Segment Start: Supplied records

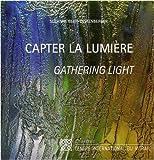 echange, troc Suzanne Beeh-Lustenberger - Capter la lumière : Femmes artistes-verriers du XXIe siècle, édition bilingue français-anglais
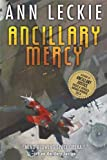 """Ancillary Mercy (Imperial Radch)"" av Ann Leckie"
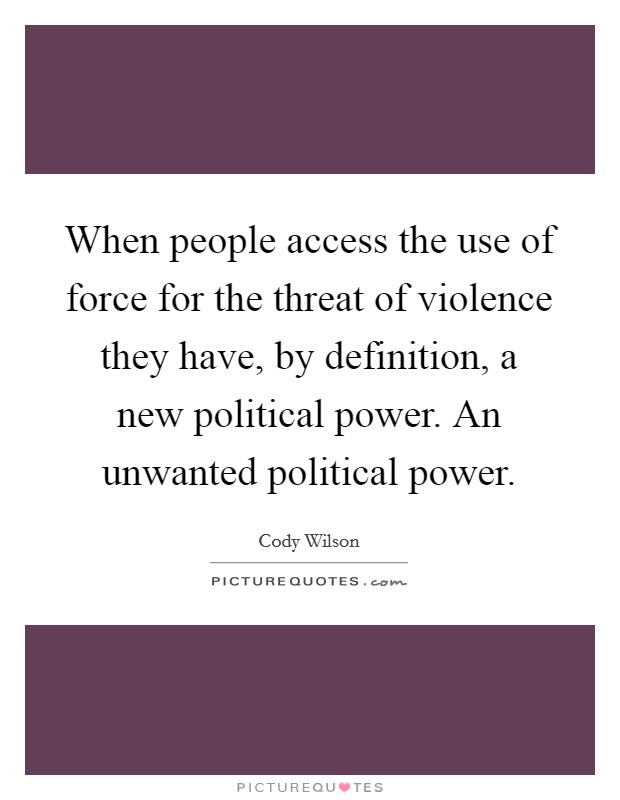 When people access the use of force for the threat of violence they have, by definition, a new political power. An unwanted political power Picture Quote #1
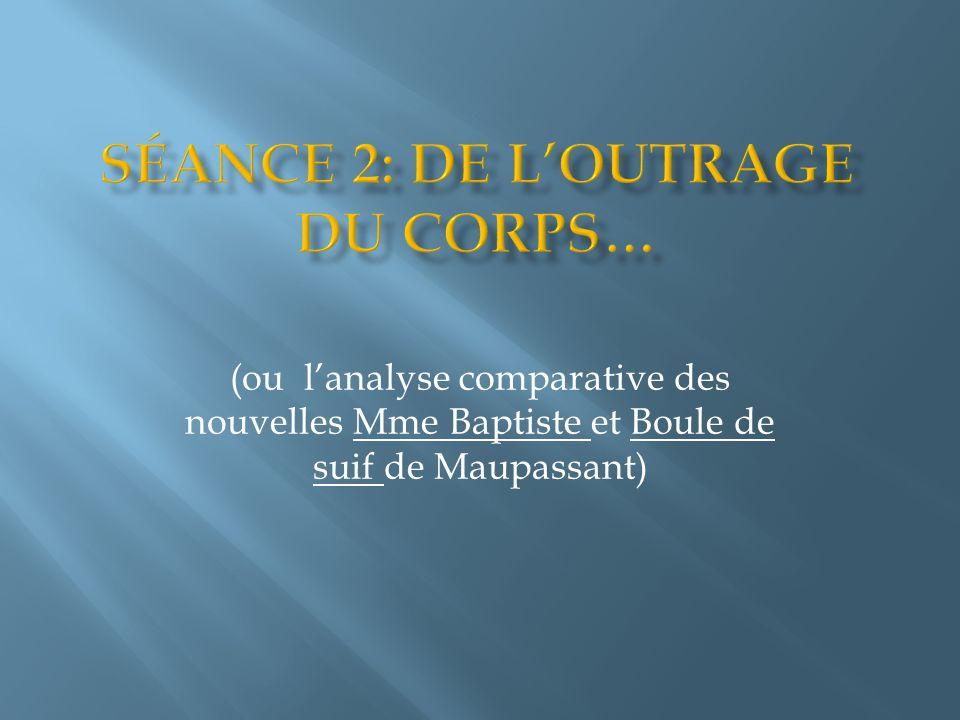 (ou lanalyse comparative des nouvelles Mme Baptiste et Boule de suif de Maupassant)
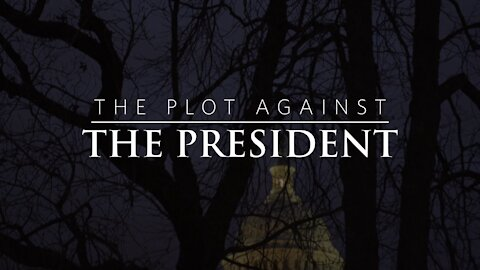 """""""The Plot Against The President"""""""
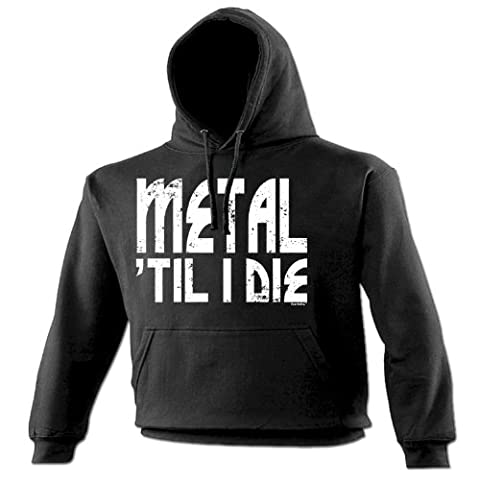 METAL TILL I DIE (XL - BLACK) NEW PREMIUM HOODIE - slogan funny clothing joke novelty vintage retro top mens ladies girl boy sweatshirt men women hoody hoodies fashion urban cool geek shirt rock death punk band singer groupie drummer bass guitar power speaker hard rocker goth emo skater metallica guns n roses black sabbath iron maiden death for him her brother sister mum dad birthday ideas Christmas present gift S, M, L, XL, 2XL, 3XL, 4XL, 5XL - by
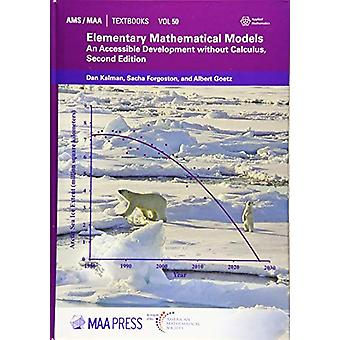 Elementary Mathematical Models - An Accessible Development without Cal
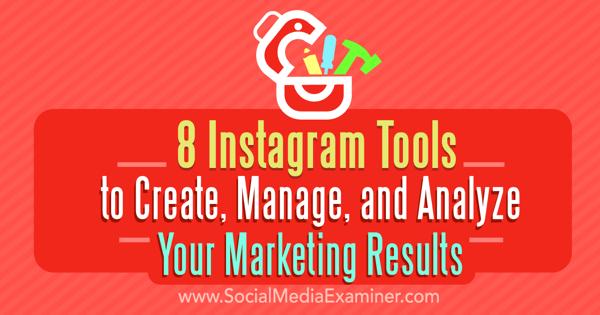 Instagram Marketing erstellen verwalten Analysetools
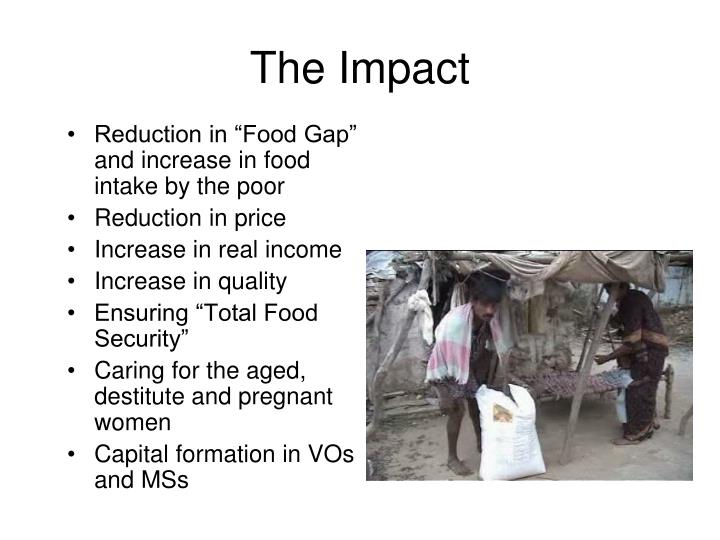 """Reduction in """"Food Gap"""" and increase in food intake by the poor"""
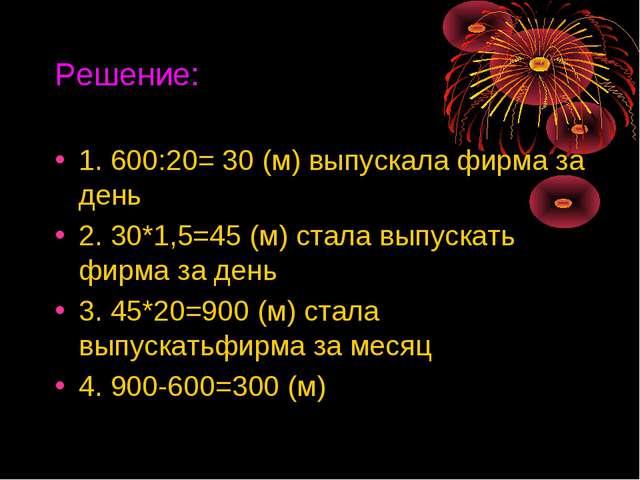Решение: 1. 600:20= 30 (м) выпускала фирма за день 2. 30*1,5=45 (м) стала вып...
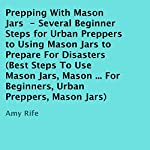 Prepping with Mason Jars: Several Beginner Steps for Urban Preppers to Using Mason Jars to Prepare for Disasters | Amy Rife
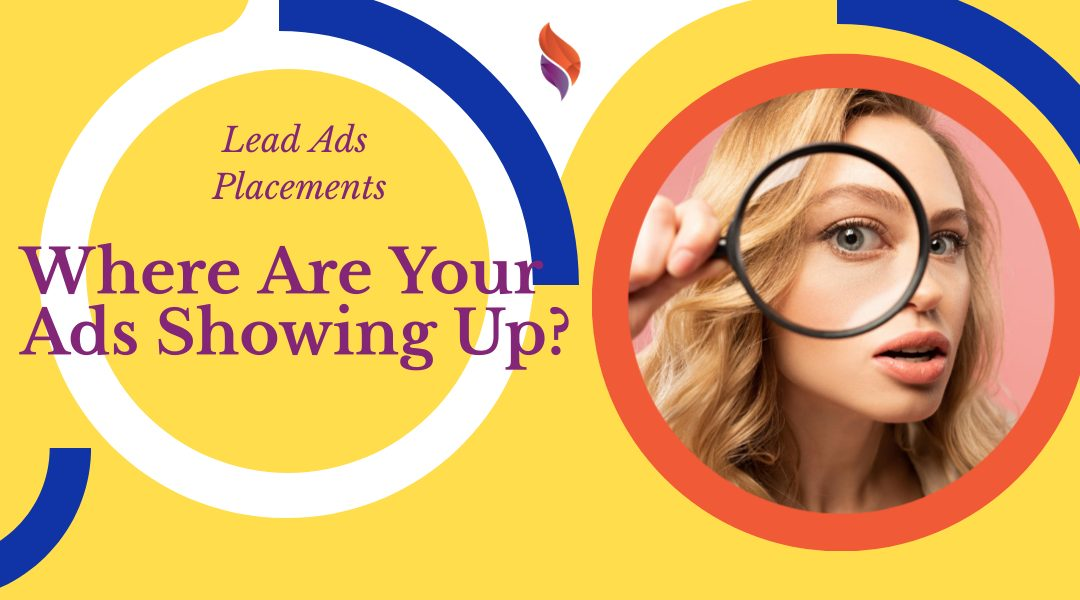 Facebook Lead Ads Placements: Where Are Your Ads Showing Up?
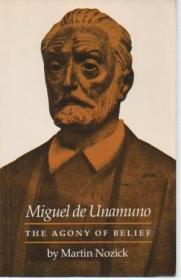 Miguel De Unamuno: The Agony Of Belief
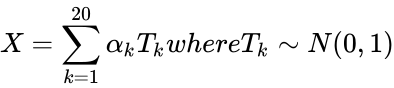 {\displaystyle X=\sum _{k=1}^{20}\alpha _{k}T_{k}whereT_{k}\sim N(0,1)}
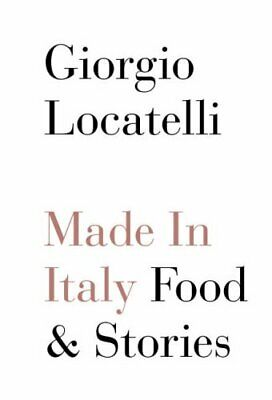 Made in Italy: Food and Stories by Locatelli, Giorgio Hardback Book The Cheap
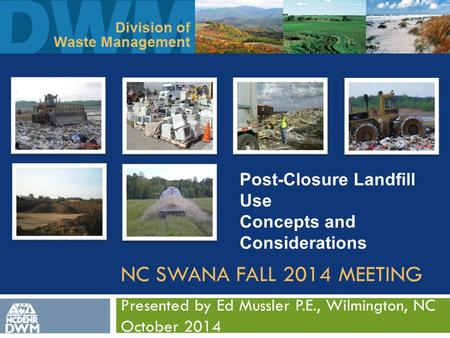 NC SWANA FALL 2014 MEETING Presented by Ed Mussler P.E., Wilmington, NC October 2014 DWM Post-Closure Landfill Use Concepts and Considerations.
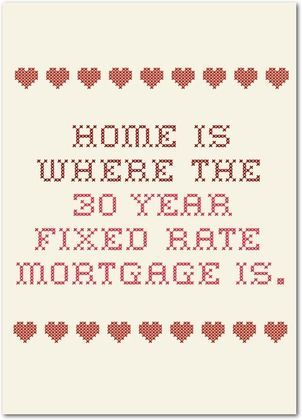 We didn't get a 30 year mortgage but.....Home is where the fixed mortgage rate it. LOL
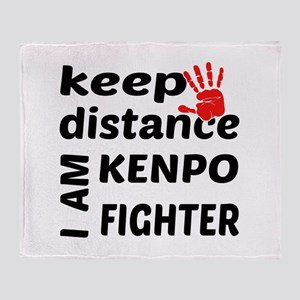 Keep distance I am Kenpo fighter Throw Blanket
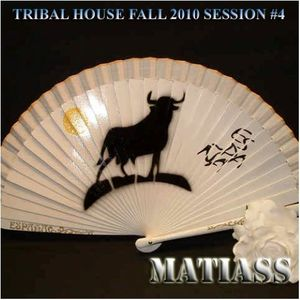 Tribal House Fall 2010 Mixed by Matiass session no. 4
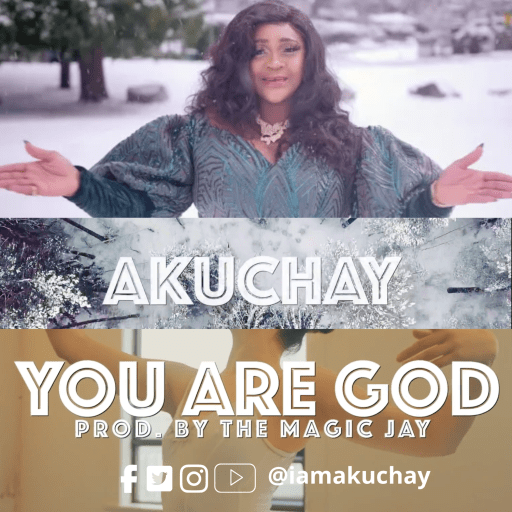 Akuchay - You Are God
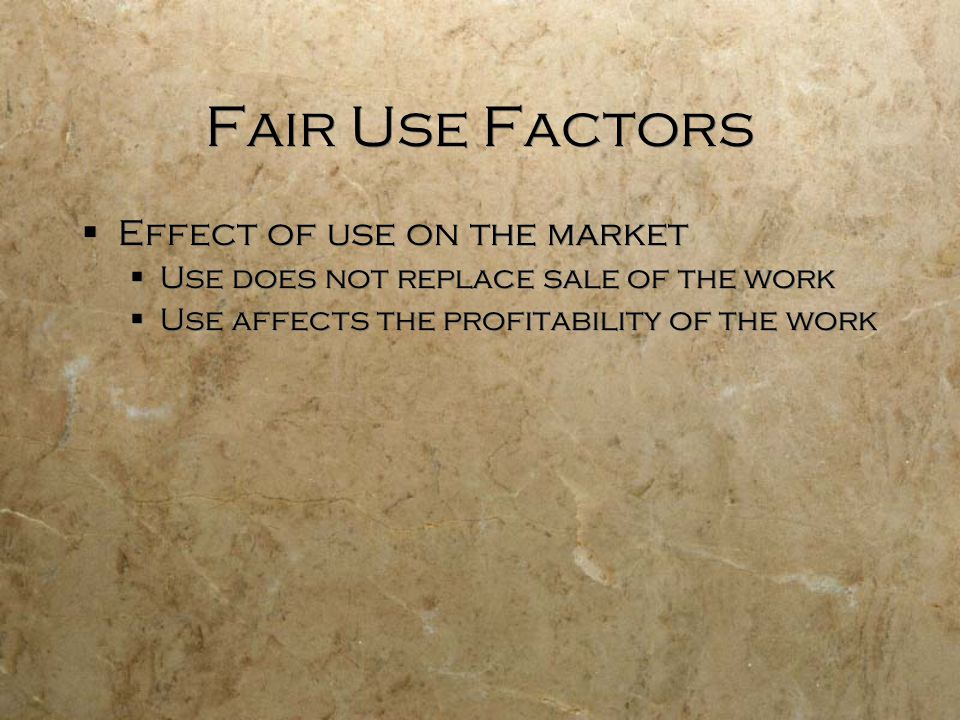 Fair Use Factors Effect of use on the market
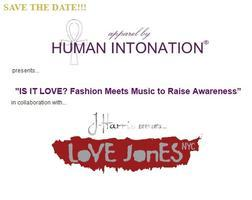 HUMAN INTONATION presents... IS IT LOVE? Fashion Meets...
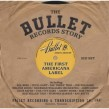 Bullet Records Story- (3CDS) The First Americana Label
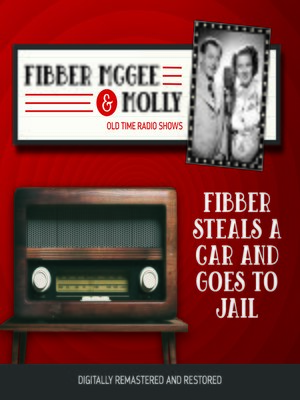 cover image of Fibber McGee and Molly: Fibber Steals a Car and Goes to Jail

Segment End: Supplied records

Problem to work on:
Please transcribe exactly the lines from the one containing "Bullet Records Story- (3CDS)" through the last line of the records above, both included, and leave out every picture.

Result of the task:
 Bullet Records Story- (3CDS) The First Americana Label
 cover image of Fibber McGee and Molly: Fibber Steals a Car and Goes to Jail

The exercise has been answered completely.